## Aufgabenstellung
Beantworte anhand des Textauszugs unten diese Fragen:
1. Welche Funktion hat Dr. Antje Vollmer?
2. Welcher Fraktion gehört Klaus Brandner an?
3. Wie bezeichnet Klaus Brandner das von Herrn Pofalla vorgetragene Reformkonzept?

## Textauszug

* * * *

Dr. Antje Vollmer (Mitglied des Präsidiums)

Politiker ID: 11002391

Nein, Herr Kollege, Sie haben Ihre Redezeit überschritten. Ihnen bleibt nur noch die Zeit für einen Schlusssatz.

Klaus Brandner (Mitglied des Bundestages)

Politiker ID: 11003053, Fraktion: Sozialdemokratische Partei Deutschlands (SPD)

Dann will ich mich auf die Feststellung beschränken, dass unsere Reformen für den Fortschritt stehen. Das ist auch schon deutlich geworden. Bei dem von Herrn Pofalla vorgetragenen Reformkonzept handelt es sich um nichts anderes als um ein Abbaukonzept, das Angst macht. Wir brauchen aber Mut in der Gesellschaft. Wir müssen dafür eintreten, dass Reformen in der Gesellschaft wieder als etwas Positives begriffen werden. Wir haben dafür den Grundstock gelegt und werden in dieser schwierigen Phase mit Mut und Zuversicht dafür sorgen, dass Deutschland in der Aufwärtsentwicklung bleibt. ({0}) Es befindet sich nicht im freien Fall, wie es hier dargestellt worden ist. Ich lade Sie dazu ein, dabei konstruktiv mitzuhelfen. ({1})

* * * *

## Einträge

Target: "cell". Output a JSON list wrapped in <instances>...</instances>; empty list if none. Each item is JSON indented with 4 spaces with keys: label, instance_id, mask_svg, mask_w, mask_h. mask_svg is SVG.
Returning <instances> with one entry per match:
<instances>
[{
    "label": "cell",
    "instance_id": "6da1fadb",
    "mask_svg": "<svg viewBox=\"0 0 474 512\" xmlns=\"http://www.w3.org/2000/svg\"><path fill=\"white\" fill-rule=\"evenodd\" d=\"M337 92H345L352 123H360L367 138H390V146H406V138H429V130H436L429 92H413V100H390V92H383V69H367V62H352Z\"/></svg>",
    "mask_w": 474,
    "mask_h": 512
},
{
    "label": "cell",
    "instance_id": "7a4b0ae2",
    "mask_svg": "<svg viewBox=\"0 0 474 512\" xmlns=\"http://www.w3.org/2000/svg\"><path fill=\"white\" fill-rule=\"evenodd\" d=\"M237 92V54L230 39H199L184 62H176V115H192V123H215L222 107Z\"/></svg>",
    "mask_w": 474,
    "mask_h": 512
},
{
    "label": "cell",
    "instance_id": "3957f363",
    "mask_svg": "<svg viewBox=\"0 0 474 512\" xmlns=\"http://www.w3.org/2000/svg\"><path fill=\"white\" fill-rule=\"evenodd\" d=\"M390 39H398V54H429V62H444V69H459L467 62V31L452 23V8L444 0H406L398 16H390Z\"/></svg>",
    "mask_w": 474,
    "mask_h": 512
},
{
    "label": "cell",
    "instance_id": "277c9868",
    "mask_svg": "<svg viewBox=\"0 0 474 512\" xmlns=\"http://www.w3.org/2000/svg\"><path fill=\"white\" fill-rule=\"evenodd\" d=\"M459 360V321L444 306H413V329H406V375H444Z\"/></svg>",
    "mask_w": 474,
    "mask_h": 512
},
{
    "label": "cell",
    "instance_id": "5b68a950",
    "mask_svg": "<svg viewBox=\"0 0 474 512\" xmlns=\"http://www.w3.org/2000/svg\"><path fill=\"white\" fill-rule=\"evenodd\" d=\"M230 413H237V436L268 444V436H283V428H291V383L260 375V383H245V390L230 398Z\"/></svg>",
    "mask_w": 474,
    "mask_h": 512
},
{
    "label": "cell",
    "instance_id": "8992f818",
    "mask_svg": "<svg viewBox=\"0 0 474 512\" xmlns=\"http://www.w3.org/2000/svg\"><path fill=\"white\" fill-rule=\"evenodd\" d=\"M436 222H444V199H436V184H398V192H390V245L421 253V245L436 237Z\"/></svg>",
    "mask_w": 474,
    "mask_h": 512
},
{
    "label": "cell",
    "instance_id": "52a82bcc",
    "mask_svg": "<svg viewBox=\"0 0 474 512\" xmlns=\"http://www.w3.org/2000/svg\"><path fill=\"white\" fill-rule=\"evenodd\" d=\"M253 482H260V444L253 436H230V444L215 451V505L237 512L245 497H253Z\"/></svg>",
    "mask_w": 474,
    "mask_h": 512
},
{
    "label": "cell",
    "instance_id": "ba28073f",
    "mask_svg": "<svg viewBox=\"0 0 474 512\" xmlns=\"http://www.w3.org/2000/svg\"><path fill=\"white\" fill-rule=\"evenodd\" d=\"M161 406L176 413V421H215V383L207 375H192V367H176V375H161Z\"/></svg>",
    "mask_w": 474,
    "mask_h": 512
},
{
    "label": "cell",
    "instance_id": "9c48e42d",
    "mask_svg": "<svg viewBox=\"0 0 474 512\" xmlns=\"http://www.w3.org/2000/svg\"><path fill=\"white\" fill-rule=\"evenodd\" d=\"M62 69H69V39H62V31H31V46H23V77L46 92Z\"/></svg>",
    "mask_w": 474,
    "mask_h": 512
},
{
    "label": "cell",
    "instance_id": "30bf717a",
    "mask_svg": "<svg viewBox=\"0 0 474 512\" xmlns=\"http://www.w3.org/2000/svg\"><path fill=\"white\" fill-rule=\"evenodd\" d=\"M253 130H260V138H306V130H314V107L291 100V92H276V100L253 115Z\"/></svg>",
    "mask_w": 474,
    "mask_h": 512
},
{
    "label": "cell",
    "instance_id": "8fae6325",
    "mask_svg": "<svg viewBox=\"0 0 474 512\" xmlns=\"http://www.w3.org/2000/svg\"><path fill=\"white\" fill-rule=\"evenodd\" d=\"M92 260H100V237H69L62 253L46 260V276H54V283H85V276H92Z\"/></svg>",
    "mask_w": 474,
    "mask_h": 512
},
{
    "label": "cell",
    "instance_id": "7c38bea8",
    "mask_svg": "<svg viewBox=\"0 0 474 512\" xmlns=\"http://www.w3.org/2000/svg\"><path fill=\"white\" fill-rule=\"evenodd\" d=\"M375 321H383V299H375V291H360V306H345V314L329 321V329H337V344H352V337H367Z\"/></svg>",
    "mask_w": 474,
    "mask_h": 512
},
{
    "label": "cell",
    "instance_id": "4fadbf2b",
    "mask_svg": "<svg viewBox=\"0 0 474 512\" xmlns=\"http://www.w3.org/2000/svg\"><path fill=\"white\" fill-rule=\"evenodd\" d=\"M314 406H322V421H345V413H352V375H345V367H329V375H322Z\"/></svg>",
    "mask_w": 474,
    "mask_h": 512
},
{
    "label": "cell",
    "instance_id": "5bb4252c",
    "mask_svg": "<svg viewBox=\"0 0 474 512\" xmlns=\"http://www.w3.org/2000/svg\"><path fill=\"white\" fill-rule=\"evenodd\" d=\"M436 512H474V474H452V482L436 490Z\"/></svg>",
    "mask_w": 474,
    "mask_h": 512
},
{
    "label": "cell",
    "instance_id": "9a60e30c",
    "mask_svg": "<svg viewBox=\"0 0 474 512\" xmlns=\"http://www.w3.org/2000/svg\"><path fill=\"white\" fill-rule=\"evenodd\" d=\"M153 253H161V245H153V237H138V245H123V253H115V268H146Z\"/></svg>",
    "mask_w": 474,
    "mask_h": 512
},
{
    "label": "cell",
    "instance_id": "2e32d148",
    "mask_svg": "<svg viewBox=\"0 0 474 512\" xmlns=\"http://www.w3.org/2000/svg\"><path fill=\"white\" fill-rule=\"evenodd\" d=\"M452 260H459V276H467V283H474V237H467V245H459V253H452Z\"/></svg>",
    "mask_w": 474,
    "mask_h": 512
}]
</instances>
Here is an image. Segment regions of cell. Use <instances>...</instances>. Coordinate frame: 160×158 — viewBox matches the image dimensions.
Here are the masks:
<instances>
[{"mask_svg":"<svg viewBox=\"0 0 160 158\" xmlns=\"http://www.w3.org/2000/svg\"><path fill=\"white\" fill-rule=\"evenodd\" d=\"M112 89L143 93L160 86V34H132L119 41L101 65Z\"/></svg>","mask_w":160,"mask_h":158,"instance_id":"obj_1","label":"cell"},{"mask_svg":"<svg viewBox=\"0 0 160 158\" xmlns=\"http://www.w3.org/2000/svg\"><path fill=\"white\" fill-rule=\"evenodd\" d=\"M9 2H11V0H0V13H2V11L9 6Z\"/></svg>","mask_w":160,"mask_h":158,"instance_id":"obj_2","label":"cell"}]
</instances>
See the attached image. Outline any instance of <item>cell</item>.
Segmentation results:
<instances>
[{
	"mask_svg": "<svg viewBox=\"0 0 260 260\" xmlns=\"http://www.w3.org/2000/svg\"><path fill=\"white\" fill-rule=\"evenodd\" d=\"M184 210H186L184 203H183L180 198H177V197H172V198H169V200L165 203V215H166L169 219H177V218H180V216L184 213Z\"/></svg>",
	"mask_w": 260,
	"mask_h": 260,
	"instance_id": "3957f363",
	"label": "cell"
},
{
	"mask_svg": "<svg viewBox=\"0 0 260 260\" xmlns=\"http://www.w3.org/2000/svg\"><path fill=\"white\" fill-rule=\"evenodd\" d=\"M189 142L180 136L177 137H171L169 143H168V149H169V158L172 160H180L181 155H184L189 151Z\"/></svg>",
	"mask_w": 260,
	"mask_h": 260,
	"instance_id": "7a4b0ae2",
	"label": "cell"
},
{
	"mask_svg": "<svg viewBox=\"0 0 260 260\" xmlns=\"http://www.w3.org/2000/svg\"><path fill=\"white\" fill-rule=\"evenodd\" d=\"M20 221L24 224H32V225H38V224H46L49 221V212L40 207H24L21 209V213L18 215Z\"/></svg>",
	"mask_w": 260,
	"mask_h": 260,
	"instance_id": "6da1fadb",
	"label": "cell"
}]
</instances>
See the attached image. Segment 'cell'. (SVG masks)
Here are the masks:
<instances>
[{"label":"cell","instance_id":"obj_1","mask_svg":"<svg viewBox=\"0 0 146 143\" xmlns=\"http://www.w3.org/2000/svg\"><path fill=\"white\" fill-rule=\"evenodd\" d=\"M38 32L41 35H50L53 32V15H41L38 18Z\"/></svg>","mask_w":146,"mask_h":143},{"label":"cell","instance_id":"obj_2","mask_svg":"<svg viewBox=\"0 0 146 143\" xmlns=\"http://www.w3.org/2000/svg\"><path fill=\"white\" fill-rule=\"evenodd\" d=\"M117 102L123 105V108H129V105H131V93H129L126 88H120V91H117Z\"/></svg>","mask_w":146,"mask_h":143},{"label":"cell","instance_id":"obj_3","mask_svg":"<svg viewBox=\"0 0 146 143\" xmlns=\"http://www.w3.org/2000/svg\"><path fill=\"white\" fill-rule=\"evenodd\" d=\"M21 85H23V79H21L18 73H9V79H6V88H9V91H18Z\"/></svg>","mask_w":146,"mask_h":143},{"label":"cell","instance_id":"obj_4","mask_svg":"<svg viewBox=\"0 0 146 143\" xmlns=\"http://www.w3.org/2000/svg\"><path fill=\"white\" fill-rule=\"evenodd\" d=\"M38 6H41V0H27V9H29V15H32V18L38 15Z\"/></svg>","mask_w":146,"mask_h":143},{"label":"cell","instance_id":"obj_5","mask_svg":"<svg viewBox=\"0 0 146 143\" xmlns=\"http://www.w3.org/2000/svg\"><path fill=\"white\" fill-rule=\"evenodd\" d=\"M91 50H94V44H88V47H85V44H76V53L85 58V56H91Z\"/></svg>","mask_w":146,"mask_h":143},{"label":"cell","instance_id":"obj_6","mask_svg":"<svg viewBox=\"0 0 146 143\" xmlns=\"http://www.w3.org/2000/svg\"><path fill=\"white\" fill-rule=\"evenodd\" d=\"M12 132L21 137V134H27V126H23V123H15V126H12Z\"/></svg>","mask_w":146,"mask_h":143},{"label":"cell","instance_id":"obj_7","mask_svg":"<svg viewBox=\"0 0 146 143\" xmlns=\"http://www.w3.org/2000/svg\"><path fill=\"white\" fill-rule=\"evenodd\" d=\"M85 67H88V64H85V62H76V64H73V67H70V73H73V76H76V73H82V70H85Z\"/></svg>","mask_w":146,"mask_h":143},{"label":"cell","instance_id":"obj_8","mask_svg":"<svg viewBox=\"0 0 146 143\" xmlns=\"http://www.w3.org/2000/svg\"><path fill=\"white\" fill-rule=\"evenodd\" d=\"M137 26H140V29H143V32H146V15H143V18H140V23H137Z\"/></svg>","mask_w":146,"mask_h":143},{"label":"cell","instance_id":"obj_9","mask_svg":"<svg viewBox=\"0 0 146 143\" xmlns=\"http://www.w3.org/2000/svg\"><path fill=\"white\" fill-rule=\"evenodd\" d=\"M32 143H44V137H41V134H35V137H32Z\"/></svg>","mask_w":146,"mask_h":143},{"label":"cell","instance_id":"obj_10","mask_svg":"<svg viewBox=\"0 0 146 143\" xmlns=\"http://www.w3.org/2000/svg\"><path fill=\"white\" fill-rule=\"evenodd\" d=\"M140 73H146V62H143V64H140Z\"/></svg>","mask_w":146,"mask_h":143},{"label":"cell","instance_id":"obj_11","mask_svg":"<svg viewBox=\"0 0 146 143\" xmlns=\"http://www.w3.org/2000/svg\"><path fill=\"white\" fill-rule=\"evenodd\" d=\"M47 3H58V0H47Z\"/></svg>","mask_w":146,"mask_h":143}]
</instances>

* * * *

## Ergebnis
1. Mitglied des Präsidiums
2. Sozialdemokratische Partei Deutschlands (SPD)
3. Als ein Abbaukonzept, das Angst macht